VITULA LOCUS (Violin Place) DAY 1

 A new blog! How often does this happen?

This is the story of how I became a Violin Virtuoso and played at the Proms! 

It all began when I listened to Classic FM on the radio as I painted in my studio. I painted seven days a week, 12 hours a day, and so I had become immune to interruptions. I sometimes turned the radio down if it got noisy but generally my background was classical music which I heard and enjoyed but which never broke my concentration. As my best friend and granddaughter, Giselle, will confirm, the only thing that can stop me when I'm in full flow is what she calls, a 'crossroads'. I'd better explain the concept of crossroads, before I continue my story.

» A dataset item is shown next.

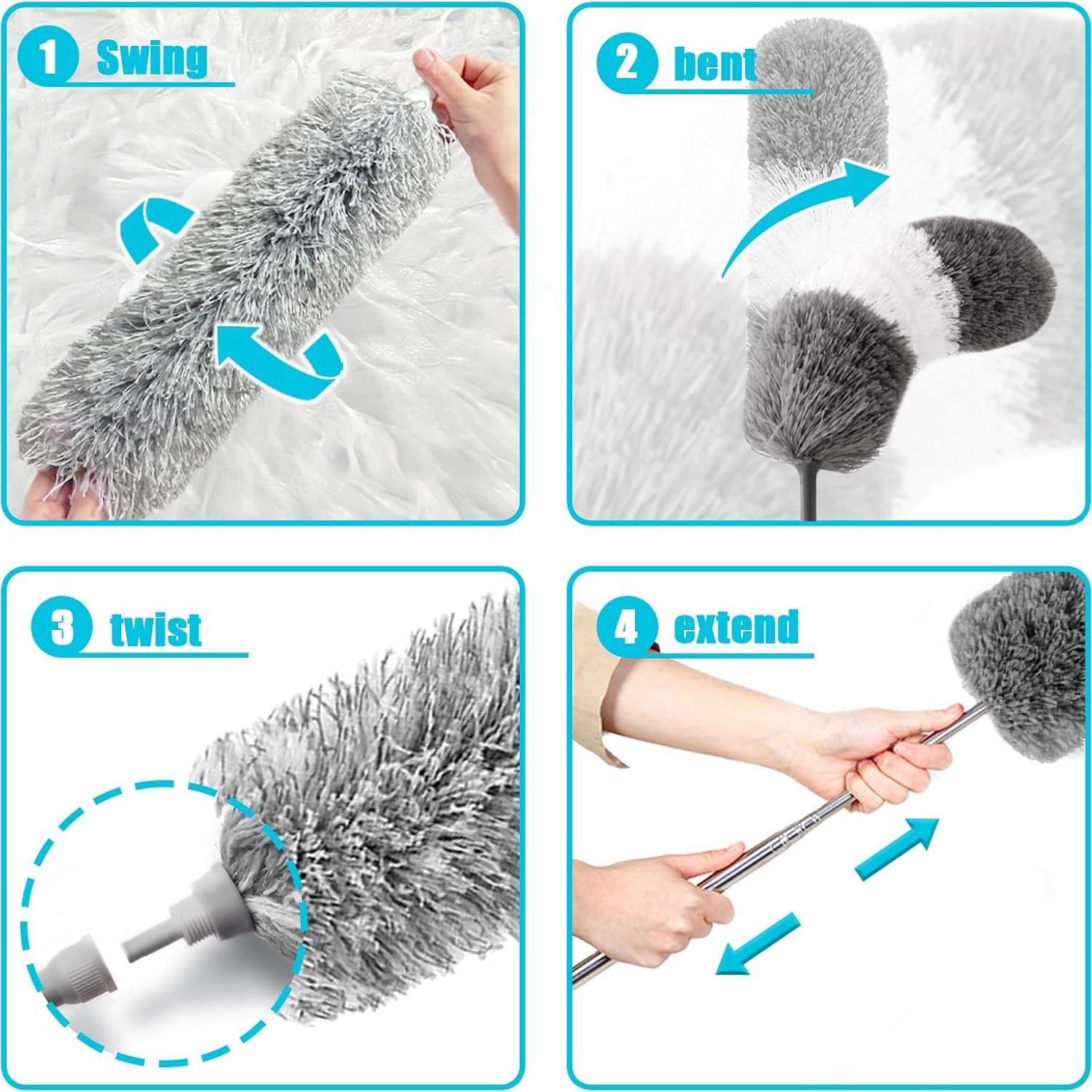 1 Swing

2 bent

3 twist

4 extend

'Crossroads' began, or at least when I first noticed them, when I was conscripted into the Royal Air Force as a sheet metal worker; an AC2 the lowest rank in the Air Force. I had done a five year apprenticeship to become a shipwright, but this meant nothing to the powers-that-be, I was just a body that belonged to them for two years. But in the RAF, you may not be surprised to learn, I noticed aeroplanes ... 'crossroads' ... 10 years later I was flying the Queen around Africa and the Prime Minister to Washington, not at the same time you should understand! 

After years of flying long range, I found myself in Germany with jet fighters and most nights at home. This meant I could have a hobby and so I started Pen and Ink drawing ... "Crossroads"... within the first two months I had sold 170 copies of my drawings of Rhine Castles.

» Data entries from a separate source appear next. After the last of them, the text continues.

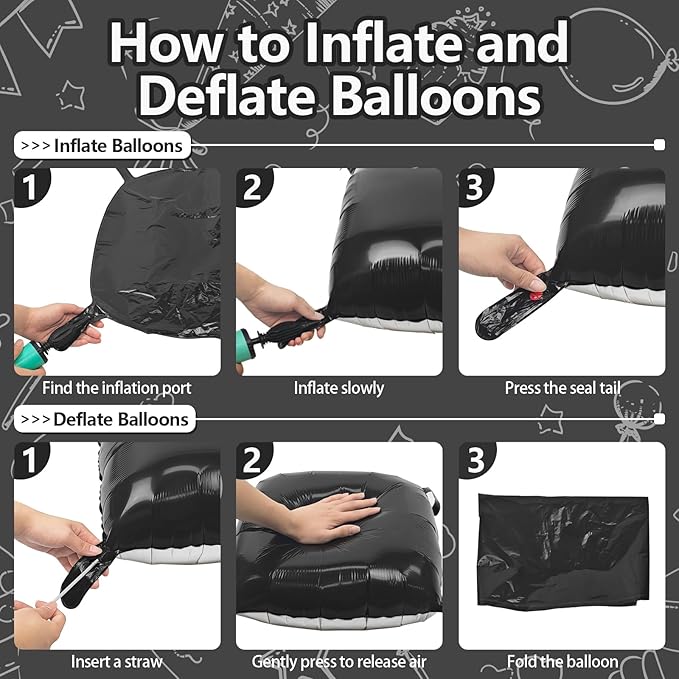 How to Inflate and Deflate Balloons

>>> Inflate Balloons

1

Find the inflation port

2

Inflate slowly

3

Press the seal tail

>>> Deflate Balloons

1

Insert a straw

2

Gently press to release air

3

Fold the balloon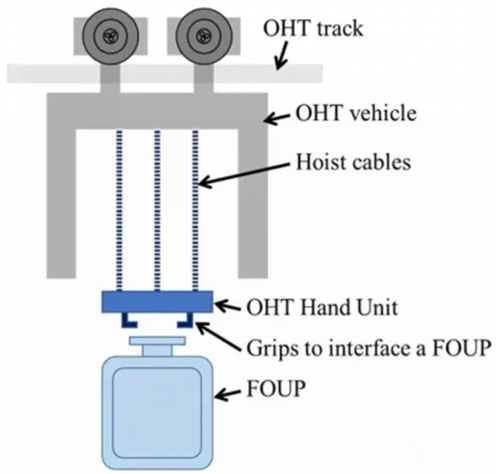 OHT track

OHT vehicle

Hoist cables

OHT Hand Unit

Grips to interface a FOUP

FOUP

Commissions poured in and within two years I had to leave the RAF to become a professional artist. Within months we - my long suffering wife was very much part of everything I did - won  'Wiltshire New Business of 1983' and with it came a free accountant and an agent in Bath.




I'm not going to bore you further with detail, but here in summary are the crossroads that followed:


Computing: !988 Winner Most Innovative Software in British Industry 1988

Award at National Exhibition Centre Dinner


I could go on but I'm getting bored. 

So there I was painting in my studio to a background of classical music on Classic FM. When I found I couldn't paint for the tears in my eyes. I was forced to stop to listen to a violin. This happened a few times and I noted it was only the music of one particular violinist that was forcing me to listen, Nicola Benedetti. 

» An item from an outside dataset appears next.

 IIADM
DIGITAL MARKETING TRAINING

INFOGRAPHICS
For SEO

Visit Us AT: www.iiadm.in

I assumed Nicola Benedetti would be an elderly Italian, although it did ring a bell in this old brain. In reality she is a thirty-five year old Scottish lass, who had won the UK Young Musician of the Year 2004 when she was 16 ... which had rung the bell for me. 



After sitting for hours listening to her, and watching videos in which she generously spends her time with, and teaching, all levels of musicians, I realised, almost in horror as I'm 84, that I had come to a 'crossroads'. I can't be on the outside of this looking in, I have to be on the inside participating.

Schindler's List Here she is

So in the story of how I became a Violin Virtuoso, this is Day 1 of the story. I wonder how heavy a violin is?